Each line from the one that contains "At what distance from the lens" to the end of the material must be set down exactly, and no line before it.

● **Records for this exercise**:
◆ ◆ ◆ ◆ ◆

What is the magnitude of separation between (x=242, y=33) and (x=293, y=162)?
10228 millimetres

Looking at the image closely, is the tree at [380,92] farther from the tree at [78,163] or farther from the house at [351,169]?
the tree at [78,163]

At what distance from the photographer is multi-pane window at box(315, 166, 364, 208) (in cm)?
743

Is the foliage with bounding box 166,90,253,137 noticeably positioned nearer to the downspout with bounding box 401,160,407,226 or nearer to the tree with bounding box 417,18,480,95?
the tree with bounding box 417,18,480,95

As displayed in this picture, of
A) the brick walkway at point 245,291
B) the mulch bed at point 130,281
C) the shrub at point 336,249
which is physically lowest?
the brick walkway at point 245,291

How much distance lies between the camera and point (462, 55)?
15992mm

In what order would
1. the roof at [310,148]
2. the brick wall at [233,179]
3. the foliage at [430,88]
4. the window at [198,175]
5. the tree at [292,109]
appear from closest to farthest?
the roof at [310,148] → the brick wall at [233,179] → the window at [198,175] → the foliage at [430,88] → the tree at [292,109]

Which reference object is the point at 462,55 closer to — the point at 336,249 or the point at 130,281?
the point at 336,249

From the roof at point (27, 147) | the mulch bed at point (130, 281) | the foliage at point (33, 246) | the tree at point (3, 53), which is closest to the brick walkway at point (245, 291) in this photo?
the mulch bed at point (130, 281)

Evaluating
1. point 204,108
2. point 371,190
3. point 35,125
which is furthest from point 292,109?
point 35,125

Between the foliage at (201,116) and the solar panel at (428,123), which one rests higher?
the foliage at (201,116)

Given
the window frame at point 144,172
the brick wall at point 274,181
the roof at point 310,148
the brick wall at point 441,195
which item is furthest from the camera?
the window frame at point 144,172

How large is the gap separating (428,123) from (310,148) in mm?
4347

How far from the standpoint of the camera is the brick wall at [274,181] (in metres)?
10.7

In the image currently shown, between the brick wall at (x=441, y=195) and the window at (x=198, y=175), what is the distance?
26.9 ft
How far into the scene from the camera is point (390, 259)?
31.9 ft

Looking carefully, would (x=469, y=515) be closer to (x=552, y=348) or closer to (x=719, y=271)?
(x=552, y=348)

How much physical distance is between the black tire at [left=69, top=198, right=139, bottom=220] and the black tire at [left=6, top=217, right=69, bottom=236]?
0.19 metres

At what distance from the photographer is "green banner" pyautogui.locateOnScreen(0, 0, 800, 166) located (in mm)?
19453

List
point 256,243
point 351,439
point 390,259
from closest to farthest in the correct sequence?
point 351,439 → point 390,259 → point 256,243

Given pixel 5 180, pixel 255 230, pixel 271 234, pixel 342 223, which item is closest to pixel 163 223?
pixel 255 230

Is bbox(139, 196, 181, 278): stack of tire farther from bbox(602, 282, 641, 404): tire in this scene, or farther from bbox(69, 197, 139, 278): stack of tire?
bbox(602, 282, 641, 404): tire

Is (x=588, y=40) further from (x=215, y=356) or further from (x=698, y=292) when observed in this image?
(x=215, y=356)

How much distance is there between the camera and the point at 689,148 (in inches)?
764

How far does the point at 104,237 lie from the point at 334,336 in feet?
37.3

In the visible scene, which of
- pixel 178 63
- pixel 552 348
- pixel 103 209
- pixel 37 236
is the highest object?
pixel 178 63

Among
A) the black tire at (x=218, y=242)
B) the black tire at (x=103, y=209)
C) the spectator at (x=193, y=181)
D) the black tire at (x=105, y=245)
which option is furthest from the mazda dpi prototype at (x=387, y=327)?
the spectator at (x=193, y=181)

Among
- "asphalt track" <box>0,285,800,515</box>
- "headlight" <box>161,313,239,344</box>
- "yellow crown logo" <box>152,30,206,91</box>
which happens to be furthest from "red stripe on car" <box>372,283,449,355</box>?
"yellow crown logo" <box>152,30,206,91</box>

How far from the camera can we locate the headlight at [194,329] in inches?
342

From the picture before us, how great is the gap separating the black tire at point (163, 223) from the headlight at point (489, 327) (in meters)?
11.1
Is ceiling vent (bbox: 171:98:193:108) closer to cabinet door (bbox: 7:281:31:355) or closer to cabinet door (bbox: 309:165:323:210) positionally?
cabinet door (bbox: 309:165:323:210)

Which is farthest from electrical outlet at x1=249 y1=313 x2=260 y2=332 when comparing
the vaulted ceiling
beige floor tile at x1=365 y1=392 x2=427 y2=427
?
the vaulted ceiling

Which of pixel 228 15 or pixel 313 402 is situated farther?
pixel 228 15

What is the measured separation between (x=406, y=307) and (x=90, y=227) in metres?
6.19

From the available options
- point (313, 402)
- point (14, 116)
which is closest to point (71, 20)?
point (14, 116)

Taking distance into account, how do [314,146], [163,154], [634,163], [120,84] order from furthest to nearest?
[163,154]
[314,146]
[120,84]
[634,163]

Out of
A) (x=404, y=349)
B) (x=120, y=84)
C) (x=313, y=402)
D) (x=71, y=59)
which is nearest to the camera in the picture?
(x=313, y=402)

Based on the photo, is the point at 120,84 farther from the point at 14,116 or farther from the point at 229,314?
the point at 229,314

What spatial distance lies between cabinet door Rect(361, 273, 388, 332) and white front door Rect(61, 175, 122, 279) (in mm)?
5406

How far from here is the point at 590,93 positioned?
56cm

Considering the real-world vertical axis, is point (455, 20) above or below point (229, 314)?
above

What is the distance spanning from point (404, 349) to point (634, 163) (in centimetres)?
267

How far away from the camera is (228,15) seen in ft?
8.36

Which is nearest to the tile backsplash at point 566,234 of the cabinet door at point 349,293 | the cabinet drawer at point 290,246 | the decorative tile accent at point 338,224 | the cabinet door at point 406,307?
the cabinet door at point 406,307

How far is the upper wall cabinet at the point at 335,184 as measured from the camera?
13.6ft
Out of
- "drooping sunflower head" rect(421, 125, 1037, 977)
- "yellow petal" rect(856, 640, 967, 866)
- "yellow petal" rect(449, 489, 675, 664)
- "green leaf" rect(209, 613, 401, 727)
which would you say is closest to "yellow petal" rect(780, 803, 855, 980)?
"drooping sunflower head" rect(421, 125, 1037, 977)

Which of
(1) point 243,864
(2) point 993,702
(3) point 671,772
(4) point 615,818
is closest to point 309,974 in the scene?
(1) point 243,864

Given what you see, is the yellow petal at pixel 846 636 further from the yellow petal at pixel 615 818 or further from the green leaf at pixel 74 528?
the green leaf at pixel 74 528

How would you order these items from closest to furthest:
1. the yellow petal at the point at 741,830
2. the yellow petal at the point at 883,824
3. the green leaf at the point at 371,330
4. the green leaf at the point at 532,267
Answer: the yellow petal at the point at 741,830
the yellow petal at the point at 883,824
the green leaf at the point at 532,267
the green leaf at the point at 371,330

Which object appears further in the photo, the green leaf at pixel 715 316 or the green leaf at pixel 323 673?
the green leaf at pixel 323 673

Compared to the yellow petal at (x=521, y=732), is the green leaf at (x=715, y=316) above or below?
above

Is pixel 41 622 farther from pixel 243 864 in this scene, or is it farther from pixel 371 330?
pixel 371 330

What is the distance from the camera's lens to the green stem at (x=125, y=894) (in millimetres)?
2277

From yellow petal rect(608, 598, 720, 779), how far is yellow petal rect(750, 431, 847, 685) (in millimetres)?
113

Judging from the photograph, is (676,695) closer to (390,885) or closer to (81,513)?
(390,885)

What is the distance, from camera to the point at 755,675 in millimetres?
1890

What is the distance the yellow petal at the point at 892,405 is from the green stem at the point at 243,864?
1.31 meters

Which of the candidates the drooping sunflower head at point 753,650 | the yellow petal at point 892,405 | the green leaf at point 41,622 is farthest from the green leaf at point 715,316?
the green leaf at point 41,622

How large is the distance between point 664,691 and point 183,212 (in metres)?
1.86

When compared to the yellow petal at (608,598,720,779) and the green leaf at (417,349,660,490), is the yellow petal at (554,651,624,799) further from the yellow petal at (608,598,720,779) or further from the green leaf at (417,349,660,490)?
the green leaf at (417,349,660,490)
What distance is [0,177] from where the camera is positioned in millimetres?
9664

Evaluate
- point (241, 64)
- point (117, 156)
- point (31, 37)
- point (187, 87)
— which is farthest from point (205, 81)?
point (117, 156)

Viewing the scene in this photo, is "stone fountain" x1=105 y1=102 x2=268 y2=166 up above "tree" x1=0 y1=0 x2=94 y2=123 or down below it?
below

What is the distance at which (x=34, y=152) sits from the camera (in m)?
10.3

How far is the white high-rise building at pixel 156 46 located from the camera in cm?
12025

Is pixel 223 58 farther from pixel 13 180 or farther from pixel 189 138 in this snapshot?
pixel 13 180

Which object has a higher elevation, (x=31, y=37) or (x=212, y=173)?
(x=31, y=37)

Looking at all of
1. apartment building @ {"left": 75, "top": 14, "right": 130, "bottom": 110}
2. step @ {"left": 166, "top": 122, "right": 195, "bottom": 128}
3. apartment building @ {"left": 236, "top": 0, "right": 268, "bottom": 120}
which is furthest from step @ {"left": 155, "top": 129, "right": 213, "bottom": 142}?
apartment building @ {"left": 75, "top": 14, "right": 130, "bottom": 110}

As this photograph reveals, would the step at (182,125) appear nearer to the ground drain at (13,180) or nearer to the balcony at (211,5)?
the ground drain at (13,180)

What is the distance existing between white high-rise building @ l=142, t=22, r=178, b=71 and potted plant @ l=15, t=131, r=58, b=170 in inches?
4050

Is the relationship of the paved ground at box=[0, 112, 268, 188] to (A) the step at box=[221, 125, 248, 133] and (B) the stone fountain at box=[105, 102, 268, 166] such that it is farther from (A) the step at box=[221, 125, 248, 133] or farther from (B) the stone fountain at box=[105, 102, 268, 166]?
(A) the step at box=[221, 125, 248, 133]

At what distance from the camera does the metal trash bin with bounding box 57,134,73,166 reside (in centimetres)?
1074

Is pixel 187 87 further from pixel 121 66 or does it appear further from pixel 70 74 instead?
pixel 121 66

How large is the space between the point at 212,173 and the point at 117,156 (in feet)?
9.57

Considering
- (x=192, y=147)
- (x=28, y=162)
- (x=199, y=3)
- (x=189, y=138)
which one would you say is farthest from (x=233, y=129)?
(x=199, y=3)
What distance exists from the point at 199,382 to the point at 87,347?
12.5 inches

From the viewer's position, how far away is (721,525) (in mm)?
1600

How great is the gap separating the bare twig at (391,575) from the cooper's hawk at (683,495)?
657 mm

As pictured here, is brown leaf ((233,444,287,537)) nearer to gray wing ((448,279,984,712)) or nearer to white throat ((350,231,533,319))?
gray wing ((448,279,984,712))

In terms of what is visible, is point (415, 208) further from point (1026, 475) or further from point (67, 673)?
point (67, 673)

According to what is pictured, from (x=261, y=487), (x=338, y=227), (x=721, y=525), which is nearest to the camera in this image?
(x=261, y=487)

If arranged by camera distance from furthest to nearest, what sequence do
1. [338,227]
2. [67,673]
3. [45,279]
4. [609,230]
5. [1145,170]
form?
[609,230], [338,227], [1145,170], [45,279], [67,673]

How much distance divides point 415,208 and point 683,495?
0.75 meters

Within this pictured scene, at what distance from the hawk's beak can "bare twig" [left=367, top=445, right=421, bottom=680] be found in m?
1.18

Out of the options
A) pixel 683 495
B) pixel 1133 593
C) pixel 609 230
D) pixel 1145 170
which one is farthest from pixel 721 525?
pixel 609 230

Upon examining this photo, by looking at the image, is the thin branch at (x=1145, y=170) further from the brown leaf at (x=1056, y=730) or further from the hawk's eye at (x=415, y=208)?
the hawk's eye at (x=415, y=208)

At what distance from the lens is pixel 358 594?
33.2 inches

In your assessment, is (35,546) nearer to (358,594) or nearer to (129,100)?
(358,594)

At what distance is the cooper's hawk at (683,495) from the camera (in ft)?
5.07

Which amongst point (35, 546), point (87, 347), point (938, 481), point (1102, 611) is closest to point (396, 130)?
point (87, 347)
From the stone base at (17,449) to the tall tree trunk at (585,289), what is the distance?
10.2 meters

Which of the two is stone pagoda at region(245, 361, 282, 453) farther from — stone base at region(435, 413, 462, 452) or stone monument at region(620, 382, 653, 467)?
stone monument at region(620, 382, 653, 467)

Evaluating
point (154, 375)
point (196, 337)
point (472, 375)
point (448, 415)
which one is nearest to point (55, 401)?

◆ ◆ ◆ ◆ ◆

● **Completed task**:
At what distance from the lens is pixel 358 594?
33.2 inches

In your assessment, is (35,546) nearer to (358,594) or nearer to (129,100)?
(358,594)

At what distance is the cooper's hawk at (683,495) from the camera (in ft)?
5.07

Which amongst point (35, 546), point (87, 347), point (938, 481), point (1102, 611) is closest to point (396, 130)?
point (87, 347)
From the stone base at (17,449) to the tall tree trunk at (585,289), what is the distance?
10.2 meters

Which of the two is stone pagoda at region(245, 361, 282, 453) farther from — stone base at region(435, 413, 462, 452) or stone monument at region(620, 382, 653, 467)?
stone monument at region(620, 382, 653, 467)

Evaluating
point (154, 375)
point (196, 337)
point (472, 375)
point (448, 415)
which one is nearest to point (55, 401)?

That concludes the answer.